*** Opening of DATASET RECORDS ***

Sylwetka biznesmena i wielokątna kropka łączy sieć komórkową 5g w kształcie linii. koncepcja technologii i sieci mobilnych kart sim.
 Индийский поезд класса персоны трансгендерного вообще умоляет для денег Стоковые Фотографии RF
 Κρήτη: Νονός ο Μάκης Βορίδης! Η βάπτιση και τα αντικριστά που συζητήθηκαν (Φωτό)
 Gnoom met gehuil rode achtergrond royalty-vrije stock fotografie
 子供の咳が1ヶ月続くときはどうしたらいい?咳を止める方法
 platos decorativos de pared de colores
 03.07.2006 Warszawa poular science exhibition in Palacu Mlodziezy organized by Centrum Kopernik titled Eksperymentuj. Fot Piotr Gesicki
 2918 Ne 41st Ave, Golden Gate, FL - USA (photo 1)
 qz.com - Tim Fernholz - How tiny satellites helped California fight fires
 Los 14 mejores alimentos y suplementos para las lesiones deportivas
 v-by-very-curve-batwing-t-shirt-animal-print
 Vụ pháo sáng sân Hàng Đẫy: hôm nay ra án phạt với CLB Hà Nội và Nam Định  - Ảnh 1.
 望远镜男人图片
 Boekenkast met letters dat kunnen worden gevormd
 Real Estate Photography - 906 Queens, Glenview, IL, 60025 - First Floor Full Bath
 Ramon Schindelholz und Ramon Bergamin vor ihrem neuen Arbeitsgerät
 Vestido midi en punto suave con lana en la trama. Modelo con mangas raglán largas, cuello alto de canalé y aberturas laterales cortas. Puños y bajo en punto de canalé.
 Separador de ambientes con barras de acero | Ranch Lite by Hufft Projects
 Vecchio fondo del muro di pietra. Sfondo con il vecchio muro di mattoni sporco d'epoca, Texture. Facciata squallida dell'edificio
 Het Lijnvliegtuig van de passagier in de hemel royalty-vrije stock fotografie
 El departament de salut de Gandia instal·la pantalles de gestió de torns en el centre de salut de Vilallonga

*** Close of DATASET RECORDS ***

TASK REQUIREMENTS » Repeat, exactly and only, the lines from the beginning of the material through the line that contains "03.07.2006 Warszawa poular".

OUTPUT BELOW »
Sylwetka biznesmena i wielokątna kropka łączy sieć komórkową 5g w kształcie linii. koncepcja technologii i sieci mobilnych kart sim.
 Индийский поезд класса персоны трансгендерного вообще умоляет для денег Стоковые Фотографии RF
 Κρήτη: Νονός ο Μάκης Βορίδης! Η βάπτιση και τα αντικριστά που συζητήθηκαν (Φωτό)
 Gnoom met gehuil rode achtergrond royalty-vrije stock fotografie
 子供の咳が1ヶ月続くときはどうしたらいい?咳を止める方法
 platos decorativos de pared de colores
 03.07.2006 Warszawa poular science exhibition in Palacu Mlodziezy organized by Centrum Kopernik titled Eksperymentuj. Fot Piotr Gesicki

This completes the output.